Distribution of LV geometry patterns in sudden cardiac arrest case versus control subjects. Cases were significantly more likely to have eccentric LV hypertrophy. P values were obtained using chi‐squared test for each LV geometry type, with a value of ≤0.05 indicating a statistically significant difference.
In multivariable analysis adjusting for age, sex, and race (Table 4), eccentric hypertrophy was independently predictive of SCA, increasing the odds by over 2‐fold compared to normal LV geometry (OR 2.15, 95% CI 1.08‐4.29, P=0.03).
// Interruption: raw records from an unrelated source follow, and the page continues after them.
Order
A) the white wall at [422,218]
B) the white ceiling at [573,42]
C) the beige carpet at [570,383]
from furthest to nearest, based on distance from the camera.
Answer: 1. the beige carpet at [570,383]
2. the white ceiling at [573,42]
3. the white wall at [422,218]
Concentric remodeling and concentric hypertrophy were not statistically significant predictors of SCA. When RWT was examined as an independent predictor of SCA, both as a continuous variable and employing a cutoff of <0.31 (lowest quartile in our sample), RWT was not associated with SCA.
Table 4.
Odds Ratios of SCA Associated With Eccentric Hypertrophy
| OR | 95% CI | P Value | |
|---|---|---|---|
| Unadjusted (n=246) | |||
| Normal | 1 | 1 | — |
| Concentric remodeling | 1.14 | 0.51 to 2.54 | 0.756 |
| Concentric hypertrophy | 1.60 | 0.68 to 3.75 | 0.280 |
| Eccentric hypertrophy | 2.27 | 1.16 to 4.44 | 0.017 |
| Model 1 (n=246) | |||
| Normal | 1 | 1 | — |
| Concentric remodeling | 1.06 | 0.47 to 2.39 | 0.890 |
| Concentric hypertrophy | 1.62 | 0.68 to 3.84 | 0.278 |
| Eccentric hypertrophy | 2.26 | 1.15 to 4.45 | 0.018 |
| Model 2 (n=242) | |||
| Normal | 1 | 1 | — |
| Concentric remodeling | 0.98 | 0.43 to 2.25 | 0.958 |
| Concentric hypertrophy | 1.56 | 0.63 to 3.86 | 0.337 |
| Eccentric hypertrophy | 2.15 | 1.08 to 4.29 | 0.030 |
Model 1: adjusted for age and sex. Model 2: adjusted for age, sex, and race. CI indicates confidence interval; OR, odds ratio; SCA, sudden cardiac arrest.
Discussion
To the best of our knowledge, there are no existing community‐based data on the risk of SCA associated with different LV geometry patterns in patients with reduced LVEF. This is likely to be the first study to report that eccentric hypertrophy is predictive of SCA in subjects with reduced LV function in the general population. The other LV geometry patterns, concentric remodeling and concentric hypertrophy, were not found to be significantly associated with SCA. These findings indicate that LV eccentric hypertrophy confers increased risk of SCA independent of reduced LVEF, and both can be measured from the same noninvasive echocardiogram, potentially providing enhanced clinical utility at no additional cost. Following on the recently published similar findings in a primary prevention device population, the Multicenter Automatic Defibrillator Implantation Trial with Cardiac Resynchronization Therapy (MADIT‐CRT),18 these data from nonimplanted patients who suffered SCA indicate the significant potential of this marker to improve clinical risk stratification.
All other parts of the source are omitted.